Ligue Europa : Qui es-tu le Sparta Prague ?

Reuters

Un monument d’Europe centrale

Beethoven, Mozart, Kafka, Kundera : la capitale tchèque a vu séjourner en son sein bon nombre de noms glorieux du monde de l’art. Quoi de plus logique alors pour elle que d’abriter le club le plus célèbre du pays : l’AC Sparta Prague.  Fondé en 1893, un an après la création de son rival éternel, le Slavia Prague, le Sparta est historiquement l’équipe de la classe ouvrière et du prolétariat, quand son voisin demeure associé à l’élite et aux intellectuels, du fait d’avoir été créé par un groupe d’étudiant en littérature.

Champion à douze reprises depuis l’éclatement de l’URSS en 1993 (de loin le plus haut total du pays), le Sparta tire son nom de la mythologie grecque et de la célèbre cité de Péloponnèse. Sauf qu’il n’a pas toujours porté ce nom ! Durant le joug communiste de l’après-guerre, le club changera plusieurs fois d’appellation. En 1953, il devient le Spartak Prague et ce jusqu’en 1965. Parmi les grands joueurs passés par le club, on retiendra les noms de Karel Poborsky, Tomas Rosicky et Petr Cech.

Le Sparta Prague, l’Arsenal tchèque

Les Rouges, ou Rudí en tchèque, acquièrent ce surnom au début du XXe siècle après un voyage à Londres de leur président de l’époque, le docteur Petrić, pour assister à un match de Woolwich Arsenal. Conquis par le niveau de jeu et la tunique rouge-bordeaux de la formation anglaise, il décide à son retour en Tchécoslovaquie de faire porter la même tenue à son équipe.

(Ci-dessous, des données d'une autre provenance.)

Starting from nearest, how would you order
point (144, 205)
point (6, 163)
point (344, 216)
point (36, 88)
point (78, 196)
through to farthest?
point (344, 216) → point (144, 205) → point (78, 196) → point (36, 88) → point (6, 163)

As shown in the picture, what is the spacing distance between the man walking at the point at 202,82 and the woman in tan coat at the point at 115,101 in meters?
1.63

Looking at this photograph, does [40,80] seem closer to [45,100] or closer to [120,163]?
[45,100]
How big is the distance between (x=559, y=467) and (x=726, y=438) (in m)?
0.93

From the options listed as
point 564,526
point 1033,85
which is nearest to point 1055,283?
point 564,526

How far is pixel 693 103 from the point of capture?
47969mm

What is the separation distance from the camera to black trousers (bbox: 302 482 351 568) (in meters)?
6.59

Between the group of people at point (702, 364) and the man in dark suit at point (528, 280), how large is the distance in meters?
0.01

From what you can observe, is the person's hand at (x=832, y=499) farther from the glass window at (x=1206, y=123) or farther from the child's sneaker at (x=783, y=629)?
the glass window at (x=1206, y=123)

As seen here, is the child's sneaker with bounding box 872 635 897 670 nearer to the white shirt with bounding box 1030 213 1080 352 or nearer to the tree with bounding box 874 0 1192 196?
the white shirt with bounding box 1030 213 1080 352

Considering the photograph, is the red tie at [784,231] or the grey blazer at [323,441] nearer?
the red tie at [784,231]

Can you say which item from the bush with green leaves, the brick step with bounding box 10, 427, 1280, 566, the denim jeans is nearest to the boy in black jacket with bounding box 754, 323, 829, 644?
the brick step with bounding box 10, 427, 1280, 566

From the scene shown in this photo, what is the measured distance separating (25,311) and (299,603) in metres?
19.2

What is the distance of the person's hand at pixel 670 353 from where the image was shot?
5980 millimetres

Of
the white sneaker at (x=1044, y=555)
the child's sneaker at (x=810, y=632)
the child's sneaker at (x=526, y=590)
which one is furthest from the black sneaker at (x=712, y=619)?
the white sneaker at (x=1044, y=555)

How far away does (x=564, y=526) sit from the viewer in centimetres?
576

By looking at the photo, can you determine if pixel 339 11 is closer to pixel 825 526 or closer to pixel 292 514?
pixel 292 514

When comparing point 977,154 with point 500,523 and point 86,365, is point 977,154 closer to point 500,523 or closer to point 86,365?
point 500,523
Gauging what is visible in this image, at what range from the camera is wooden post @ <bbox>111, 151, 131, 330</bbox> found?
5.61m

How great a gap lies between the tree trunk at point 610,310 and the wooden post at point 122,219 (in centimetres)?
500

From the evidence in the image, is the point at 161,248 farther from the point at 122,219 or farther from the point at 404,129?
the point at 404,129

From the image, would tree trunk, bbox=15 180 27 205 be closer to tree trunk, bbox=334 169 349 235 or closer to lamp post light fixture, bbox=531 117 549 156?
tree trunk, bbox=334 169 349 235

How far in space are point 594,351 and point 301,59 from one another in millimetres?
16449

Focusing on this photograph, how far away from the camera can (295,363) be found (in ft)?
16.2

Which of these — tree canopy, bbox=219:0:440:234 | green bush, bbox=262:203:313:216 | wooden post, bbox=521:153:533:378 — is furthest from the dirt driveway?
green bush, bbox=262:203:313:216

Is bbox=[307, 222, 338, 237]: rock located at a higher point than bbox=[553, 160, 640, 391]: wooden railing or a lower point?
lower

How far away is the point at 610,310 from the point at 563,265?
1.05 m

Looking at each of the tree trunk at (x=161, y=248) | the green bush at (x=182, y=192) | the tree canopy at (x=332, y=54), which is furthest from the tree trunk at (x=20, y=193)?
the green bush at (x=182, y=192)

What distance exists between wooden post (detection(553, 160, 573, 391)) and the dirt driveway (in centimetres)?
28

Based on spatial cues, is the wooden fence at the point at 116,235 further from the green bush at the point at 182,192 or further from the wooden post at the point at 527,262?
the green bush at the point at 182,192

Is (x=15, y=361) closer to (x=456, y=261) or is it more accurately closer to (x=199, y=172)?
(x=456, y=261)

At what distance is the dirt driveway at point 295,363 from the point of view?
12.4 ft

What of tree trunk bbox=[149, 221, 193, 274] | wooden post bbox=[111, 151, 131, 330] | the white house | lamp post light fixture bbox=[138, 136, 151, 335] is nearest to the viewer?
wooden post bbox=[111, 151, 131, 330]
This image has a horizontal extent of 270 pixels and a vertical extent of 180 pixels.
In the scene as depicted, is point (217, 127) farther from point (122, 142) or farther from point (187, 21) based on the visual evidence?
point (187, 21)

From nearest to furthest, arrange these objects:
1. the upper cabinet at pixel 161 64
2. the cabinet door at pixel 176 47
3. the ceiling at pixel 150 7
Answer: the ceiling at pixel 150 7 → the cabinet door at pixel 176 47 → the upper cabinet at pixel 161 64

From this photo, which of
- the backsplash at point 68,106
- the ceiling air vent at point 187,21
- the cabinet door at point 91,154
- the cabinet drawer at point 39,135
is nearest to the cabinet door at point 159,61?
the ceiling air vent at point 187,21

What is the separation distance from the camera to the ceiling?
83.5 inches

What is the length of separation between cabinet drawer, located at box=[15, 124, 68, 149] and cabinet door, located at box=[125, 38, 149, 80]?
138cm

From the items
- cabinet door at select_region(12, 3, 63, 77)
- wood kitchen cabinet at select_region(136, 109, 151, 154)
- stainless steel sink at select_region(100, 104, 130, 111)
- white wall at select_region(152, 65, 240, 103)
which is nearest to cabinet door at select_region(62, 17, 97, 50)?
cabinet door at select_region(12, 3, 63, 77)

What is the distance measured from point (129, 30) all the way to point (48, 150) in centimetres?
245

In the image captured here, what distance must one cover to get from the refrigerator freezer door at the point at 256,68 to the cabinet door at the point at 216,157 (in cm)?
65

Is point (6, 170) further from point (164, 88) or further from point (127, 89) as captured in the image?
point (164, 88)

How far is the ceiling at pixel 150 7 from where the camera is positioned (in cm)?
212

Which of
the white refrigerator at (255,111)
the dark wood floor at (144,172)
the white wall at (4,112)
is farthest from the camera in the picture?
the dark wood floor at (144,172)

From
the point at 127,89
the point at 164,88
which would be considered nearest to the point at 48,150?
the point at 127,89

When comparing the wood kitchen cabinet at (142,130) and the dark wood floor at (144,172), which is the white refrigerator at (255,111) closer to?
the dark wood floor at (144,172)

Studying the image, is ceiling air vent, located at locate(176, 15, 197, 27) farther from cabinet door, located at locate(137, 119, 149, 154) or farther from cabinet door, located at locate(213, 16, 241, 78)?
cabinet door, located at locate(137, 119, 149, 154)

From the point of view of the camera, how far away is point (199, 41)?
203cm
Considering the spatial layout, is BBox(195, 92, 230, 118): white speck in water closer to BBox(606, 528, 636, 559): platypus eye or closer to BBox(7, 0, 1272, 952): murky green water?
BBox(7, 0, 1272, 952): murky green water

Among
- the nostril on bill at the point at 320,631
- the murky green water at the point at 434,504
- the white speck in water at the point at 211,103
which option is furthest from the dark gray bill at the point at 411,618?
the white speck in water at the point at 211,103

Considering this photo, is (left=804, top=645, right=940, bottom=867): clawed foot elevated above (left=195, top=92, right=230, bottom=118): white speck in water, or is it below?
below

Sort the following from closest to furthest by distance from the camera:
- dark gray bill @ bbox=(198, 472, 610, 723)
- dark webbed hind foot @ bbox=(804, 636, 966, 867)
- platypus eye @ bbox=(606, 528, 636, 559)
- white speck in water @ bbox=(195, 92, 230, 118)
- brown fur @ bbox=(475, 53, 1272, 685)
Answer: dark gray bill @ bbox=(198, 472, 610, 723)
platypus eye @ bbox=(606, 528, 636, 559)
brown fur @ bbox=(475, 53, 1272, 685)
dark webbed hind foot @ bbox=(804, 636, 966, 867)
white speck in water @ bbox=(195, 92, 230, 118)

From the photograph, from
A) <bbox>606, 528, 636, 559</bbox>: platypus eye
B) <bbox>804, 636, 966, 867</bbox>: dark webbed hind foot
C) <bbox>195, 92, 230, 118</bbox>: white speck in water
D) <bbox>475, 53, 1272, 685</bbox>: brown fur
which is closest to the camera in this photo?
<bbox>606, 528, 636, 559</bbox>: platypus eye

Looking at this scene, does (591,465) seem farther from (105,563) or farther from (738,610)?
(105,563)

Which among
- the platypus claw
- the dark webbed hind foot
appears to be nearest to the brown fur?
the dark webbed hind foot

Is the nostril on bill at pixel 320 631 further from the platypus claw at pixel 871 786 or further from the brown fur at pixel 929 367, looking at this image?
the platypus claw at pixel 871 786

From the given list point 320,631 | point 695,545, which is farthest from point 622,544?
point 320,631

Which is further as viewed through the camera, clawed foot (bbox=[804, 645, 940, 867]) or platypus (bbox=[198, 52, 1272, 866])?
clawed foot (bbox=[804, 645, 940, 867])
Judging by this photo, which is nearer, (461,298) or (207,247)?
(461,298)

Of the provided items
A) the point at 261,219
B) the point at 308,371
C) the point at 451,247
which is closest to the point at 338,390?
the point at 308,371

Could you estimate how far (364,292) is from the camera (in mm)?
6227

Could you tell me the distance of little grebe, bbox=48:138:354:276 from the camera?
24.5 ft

L’histoire réunira les deux clubs à deux autres occasions. La première fois par l’intermédiaire d’un certain John Dick. Illustre joueur écossais d’Arsenal (284 matchs), cet ancien défenseur central devenu entraîneur prend la tête du Sparta Prague en 1919, avec qui il remportera cinq championnats consécutifs, ce qui vaudra à son groupe d’être surnommé les « Iron Sparta ».

La seconde fois, c’est Thierry Henry, le 18 octobre 2005, qui accolera l’histoire des deux formations. Ce soir-là, les hommes d’Arsène Wenger se déplacent au Generali Arena pour un match de poules de Ligue des Champions. Une rencontre où l’attaquant français, auteur d’un doublé dont un superbe but de l’extérieur du pied droit, devient le meilleur réalisateur de l’histoire d’Arsenal devant Ian Wright.

Une suprématie contestée

Club le plus titré de République Tchèque, le Sparta Prague n’a jamais totalement concrétisé sa domination nationale sur la scène continentale. L’équipe praguoise n’a remporté aucun titre européen, et possède pour meilleurs résultats trois quarts de finale de C1. Depuis quelques années, le Sparta doit en plus faire face à la concurrence de l’équipe émergente de République Tchèque : le Viktoria Plzen. Champions en titre, les Viktoriáni sont en route pour le doublé puisqu’ils caracolent en tête du classement avec neuf unités d’avance sur les hommes de la capitale. Ce soir, le Sparta, tombeur de la Lazio au tour précédent, tentera à Villarreal de se rapprocher pour la première fois de son histoire d’une demi-finale de Ligue Europa. De  manière à replacer comme il se doit le football tchèque sur la carte de l’Europe.